Pokój nie zstąpił z krzyża, ale zamiast tego rozpostarł ramiona niczym skrzydła nad światem i swoim dekretem sprowadził Królestwo Boże na serca ludzi. Idź i zrób to samo. Rozłóż dziś ramiona na krzyżu, aby Duch Jezusa mógł przez ciebie przepływać, przynosząc Królestwo Boże do serc tych mężczyzn i kobiet, którzy są pośród ciebie, tak zdesperowanych w poszukiwaniu znaku miłości, wierności i prawdy.

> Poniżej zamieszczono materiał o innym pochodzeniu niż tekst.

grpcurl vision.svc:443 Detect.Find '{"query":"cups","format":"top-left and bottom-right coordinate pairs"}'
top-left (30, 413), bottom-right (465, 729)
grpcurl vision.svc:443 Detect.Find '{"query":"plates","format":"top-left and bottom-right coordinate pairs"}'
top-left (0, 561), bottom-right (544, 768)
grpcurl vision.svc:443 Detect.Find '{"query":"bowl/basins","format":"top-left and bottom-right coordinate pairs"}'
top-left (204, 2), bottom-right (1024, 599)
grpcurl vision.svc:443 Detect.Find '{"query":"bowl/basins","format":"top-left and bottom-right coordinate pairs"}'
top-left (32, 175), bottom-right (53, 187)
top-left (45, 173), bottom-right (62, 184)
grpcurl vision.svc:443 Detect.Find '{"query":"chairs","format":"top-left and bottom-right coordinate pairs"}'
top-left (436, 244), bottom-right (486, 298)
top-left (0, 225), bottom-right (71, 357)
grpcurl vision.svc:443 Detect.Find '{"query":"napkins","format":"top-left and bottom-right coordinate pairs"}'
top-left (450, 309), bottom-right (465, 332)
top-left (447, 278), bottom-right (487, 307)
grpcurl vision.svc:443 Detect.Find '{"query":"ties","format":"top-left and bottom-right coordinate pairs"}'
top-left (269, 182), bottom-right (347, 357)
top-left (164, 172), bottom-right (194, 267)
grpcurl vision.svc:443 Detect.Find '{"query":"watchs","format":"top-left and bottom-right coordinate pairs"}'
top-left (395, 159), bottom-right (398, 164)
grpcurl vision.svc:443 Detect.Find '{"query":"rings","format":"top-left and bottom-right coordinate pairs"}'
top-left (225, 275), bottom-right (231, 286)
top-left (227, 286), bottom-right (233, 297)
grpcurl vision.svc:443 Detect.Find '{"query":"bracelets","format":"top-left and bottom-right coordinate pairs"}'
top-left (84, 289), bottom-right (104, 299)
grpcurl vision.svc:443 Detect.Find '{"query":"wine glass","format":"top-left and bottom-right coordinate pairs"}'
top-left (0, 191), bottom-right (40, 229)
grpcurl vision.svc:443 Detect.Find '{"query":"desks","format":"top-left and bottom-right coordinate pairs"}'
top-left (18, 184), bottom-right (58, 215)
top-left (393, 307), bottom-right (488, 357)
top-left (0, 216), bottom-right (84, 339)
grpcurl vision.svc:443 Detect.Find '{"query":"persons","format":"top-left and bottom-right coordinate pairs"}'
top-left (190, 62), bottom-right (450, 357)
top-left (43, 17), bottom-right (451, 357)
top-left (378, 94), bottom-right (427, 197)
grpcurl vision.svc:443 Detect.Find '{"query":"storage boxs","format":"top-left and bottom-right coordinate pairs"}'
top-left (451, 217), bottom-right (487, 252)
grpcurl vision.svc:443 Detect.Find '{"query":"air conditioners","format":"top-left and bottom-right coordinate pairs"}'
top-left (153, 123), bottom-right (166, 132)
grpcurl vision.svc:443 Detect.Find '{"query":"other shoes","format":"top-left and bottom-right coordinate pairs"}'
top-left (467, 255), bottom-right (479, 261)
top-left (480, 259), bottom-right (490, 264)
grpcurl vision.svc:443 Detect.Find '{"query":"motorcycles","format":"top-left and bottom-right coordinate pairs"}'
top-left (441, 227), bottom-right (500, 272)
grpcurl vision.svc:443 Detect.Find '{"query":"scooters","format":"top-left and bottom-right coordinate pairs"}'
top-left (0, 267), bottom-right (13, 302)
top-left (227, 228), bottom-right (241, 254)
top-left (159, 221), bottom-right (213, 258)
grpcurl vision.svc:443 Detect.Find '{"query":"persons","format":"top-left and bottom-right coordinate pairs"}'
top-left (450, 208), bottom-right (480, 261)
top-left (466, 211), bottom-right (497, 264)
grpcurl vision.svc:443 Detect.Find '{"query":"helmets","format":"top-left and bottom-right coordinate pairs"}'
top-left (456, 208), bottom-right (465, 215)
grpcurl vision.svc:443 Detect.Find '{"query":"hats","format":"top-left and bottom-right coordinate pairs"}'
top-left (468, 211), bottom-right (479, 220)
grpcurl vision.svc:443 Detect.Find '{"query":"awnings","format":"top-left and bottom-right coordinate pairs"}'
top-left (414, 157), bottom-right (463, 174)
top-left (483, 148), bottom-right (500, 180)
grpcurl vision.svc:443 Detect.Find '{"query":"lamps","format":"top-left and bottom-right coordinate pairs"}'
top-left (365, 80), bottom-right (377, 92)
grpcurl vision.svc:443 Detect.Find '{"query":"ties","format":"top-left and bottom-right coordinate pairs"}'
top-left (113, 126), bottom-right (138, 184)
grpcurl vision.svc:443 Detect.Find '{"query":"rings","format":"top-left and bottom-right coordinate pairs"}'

Zaufaj Bogu, a on ci pomoże; prostujcie swoje drogi i miejcie nadzieję w Nim. Wy, którzy boicie się Pana, czekajcie na Jego miłosierdzie, nie odwracajcie się, abyście nie upadli. Wy, którzy boicie się Pana, ufajcie Mu, a wasza nagroda nie przepadnie. Wy, którzy boicie się Pana, spodziewajcie się dobra, trwałej radości i miłosierdzia. (Syr 2: 6-9)

 

 

Przyjazne dla wydruku, PDF i e-mail
Opublikowany w HOME, DUCHOWOŚĆ i oznaczone , , , , , , , .

Możliwość dodawania komentarzy nie jest dostępna.